▸ TASK TO CARRY OUT: Return each line of the material below that contains the string "path". Case counts.

▸ RECORDED INFORMATION:
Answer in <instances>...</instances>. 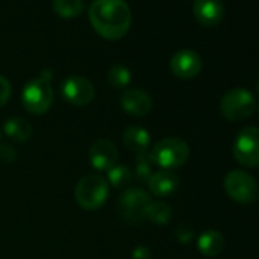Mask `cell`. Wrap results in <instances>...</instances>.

==

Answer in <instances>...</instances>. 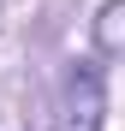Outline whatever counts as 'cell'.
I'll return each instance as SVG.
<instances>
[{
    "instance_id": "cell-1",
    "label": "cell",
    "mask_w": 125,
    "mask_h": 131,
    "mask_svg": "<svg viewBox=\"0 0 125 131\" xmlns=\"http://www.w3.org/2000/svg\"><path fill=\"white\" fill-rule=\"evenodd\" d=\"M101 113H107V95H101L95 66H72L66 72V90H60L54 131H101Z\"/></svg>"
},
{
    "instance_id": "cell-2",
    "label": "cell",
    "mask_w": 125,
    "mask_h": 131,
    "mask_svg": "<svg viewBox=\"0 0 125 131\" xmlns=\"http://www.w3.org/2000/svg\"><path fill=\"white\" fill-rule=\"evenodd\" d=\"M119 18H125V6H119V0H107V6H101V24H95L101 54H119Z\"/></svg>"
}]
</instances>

▸ RESULT BELOW:
    "mask_svg": "<svg viewBox=\"0 0 125 131\" xmlns=\"http://www.w3.org/2000/svg\"><path fill=\"white\" fill-rule=\"evenodd\" d=\"M101 113H107V95H101L95 66H72L66 72V90H60L54 131H101Z\"/></svg>"
    "mask_svg": "<svg viewBox=\"0 0 125 131\" xmlns=\"http://www.w3.org/2000/svg\"><path fill=\"white\" fill-rule=\"evenodd\" d=\"M119 18H125V6H119V0H107V6H101V24H95L101 54H119Z\"/></svg>"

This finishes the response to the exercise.